The rules include a call for respectful, constructive dialogue, to refrain from insulting people or using rude words, and to reflect on the whole of Lebanon, including its people, cultures and civilisations.

The tweet asks people to remain respectful in hopes of quelling the hate that Diab and his team receive regularly.

https://twitter.com/hassandiabteam/status/1232919219186151424

The account has received several responses, many of them calling on Diab to stop economic policies which benefit the elites, resolve the country’s electricity crisis and grant Lebanese women the right to pass their citizenship to their children.

READ: Lebanon asks WHO for additional assistance to confront coronavirus

Some users have expressed their support for the government, and the hope of finding a quick and effective solution for the country’s deepening financial crisis.

Several users have called on the prime minister to resign, with others raising questions over how this would benefit Lebanon, or help the country resolve current crises.

Diab’s team has responded to these claims but reiterating requests for users to abide by the rules laid out by the account, or to not participate. The account has used the same response for several negative tweets.

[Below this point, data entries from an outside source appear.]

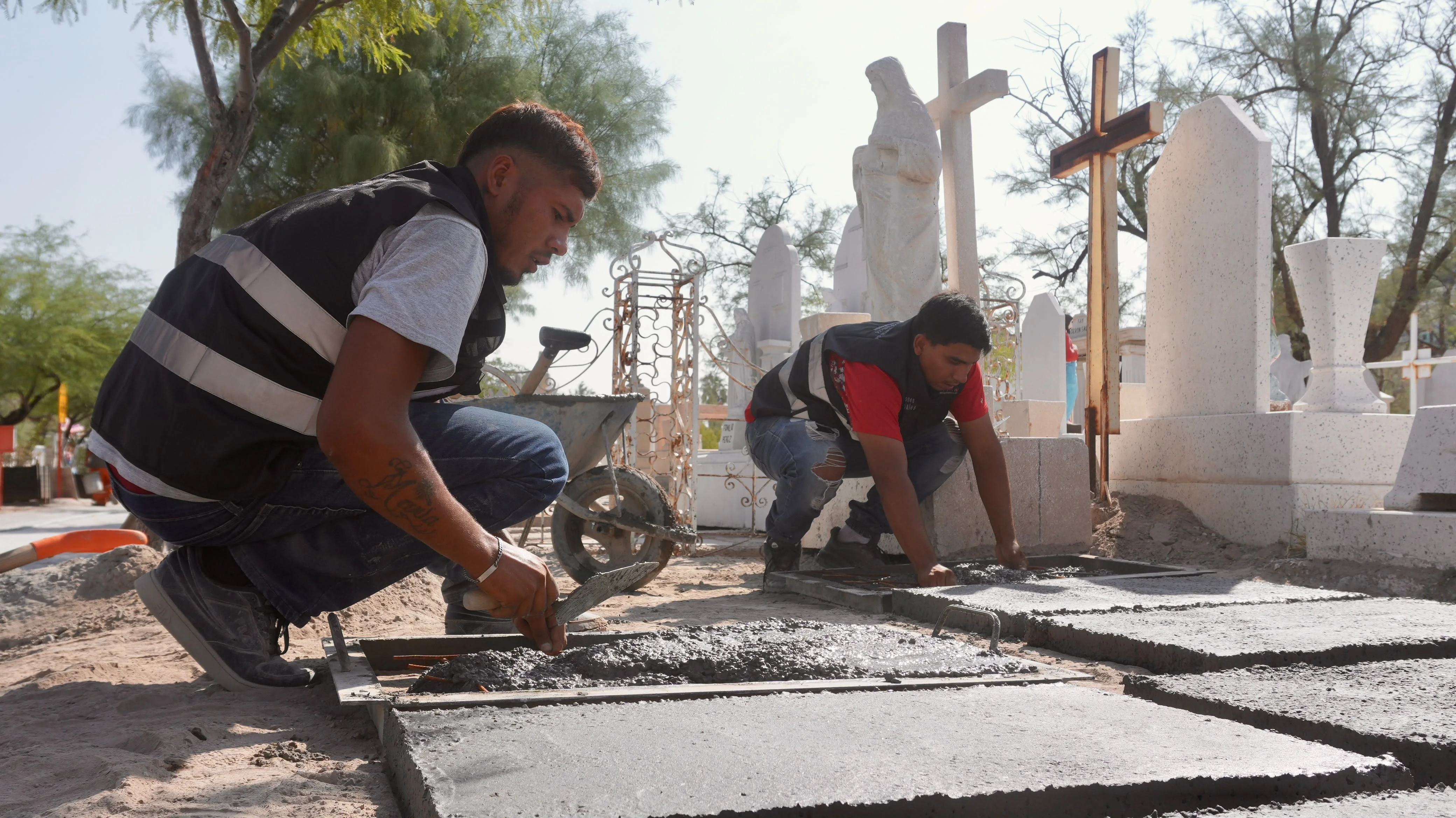Refuerzan mantenimiento en panteones de Torreón previo al Día de Muertos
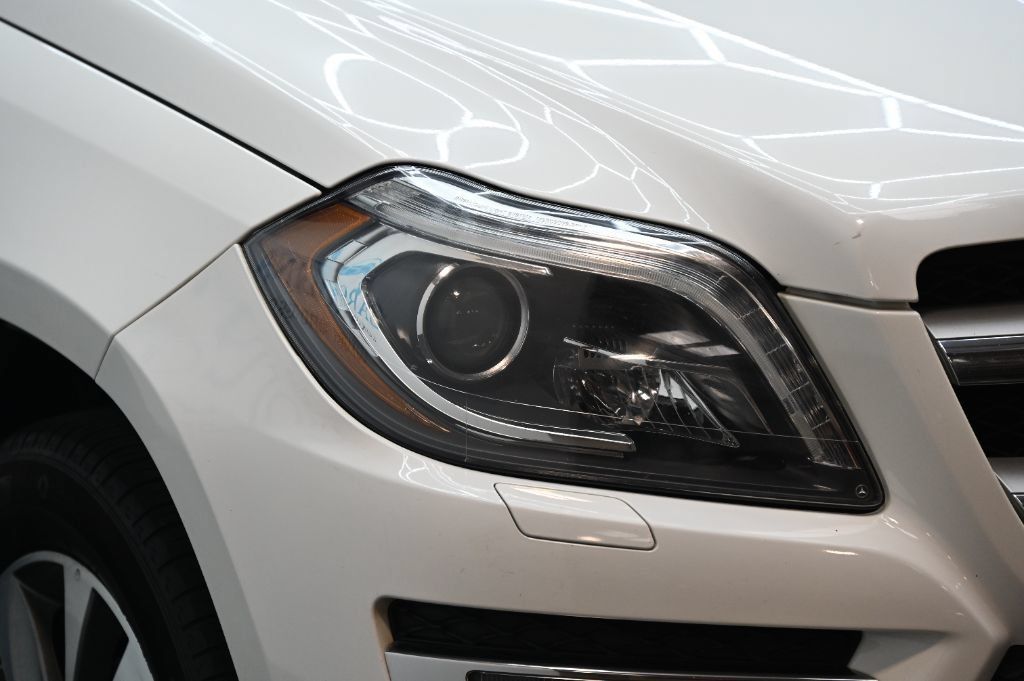 Used 2016 Mercedes-Benz GL 320 BlueTEC 4MATIC w/ Premium I Package image 9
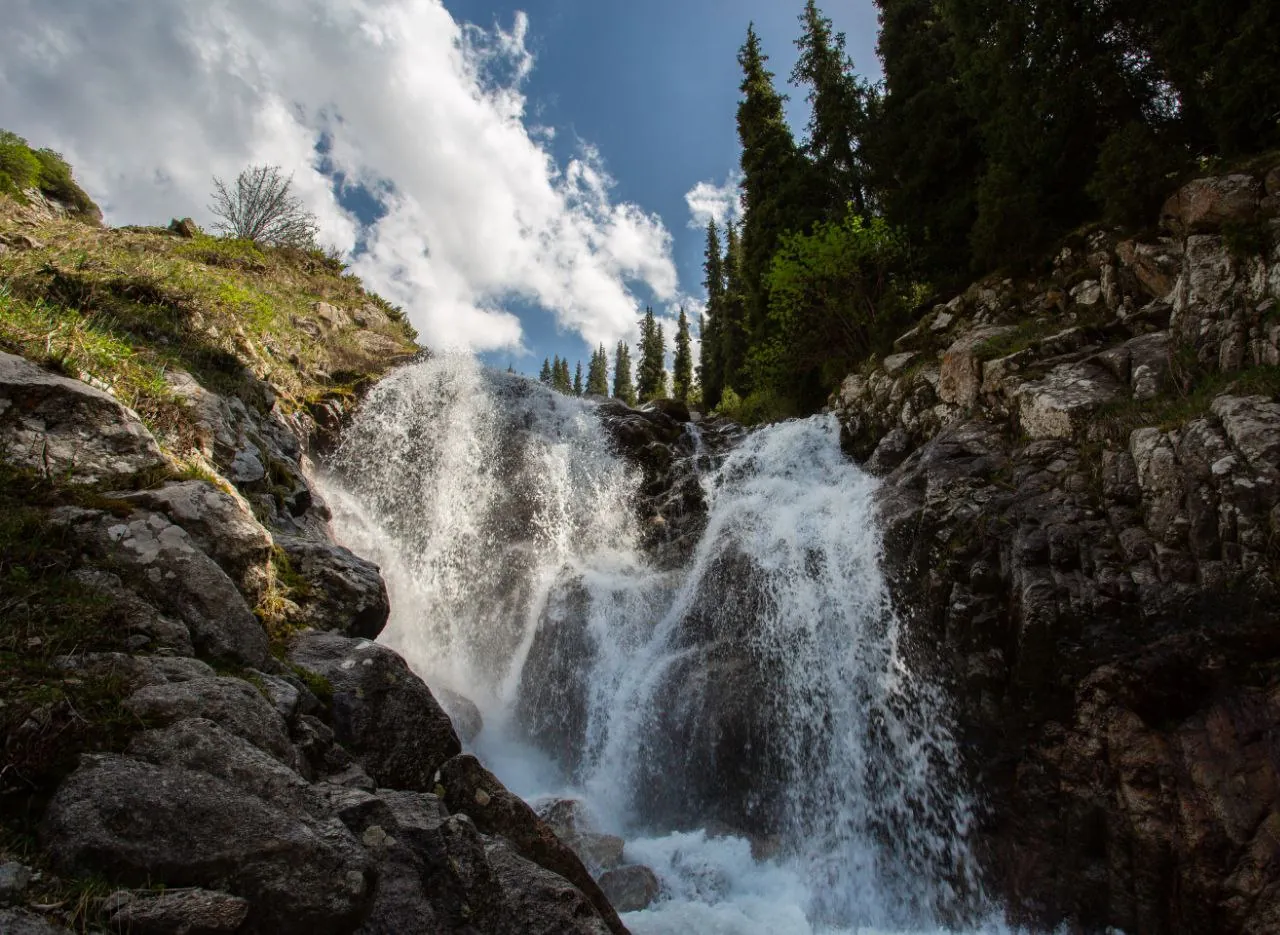 Горные тропы под Алматы в мае — зелень и тающий снег — 4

Diab’s government, which was formed in January after a month of negotiations, is facing the country’s worst economic crisis since the end of the civil war in 1990, amid fears of imminent economic collapse. The country is due to repay, or default on, Eurobonds maturing on 9 March.

Lebanon’s economic woes have been compounded by nearly five months of anti-government protests, which show no signs of abating.

Fears that the government, which failed to suspend flights from nations with large numbers of confirmed coronavirus cases for a week after the first infection in Lebanon was reported, has reacted lethargically to the threat of coronavirus sparked renewed public protests over government failures.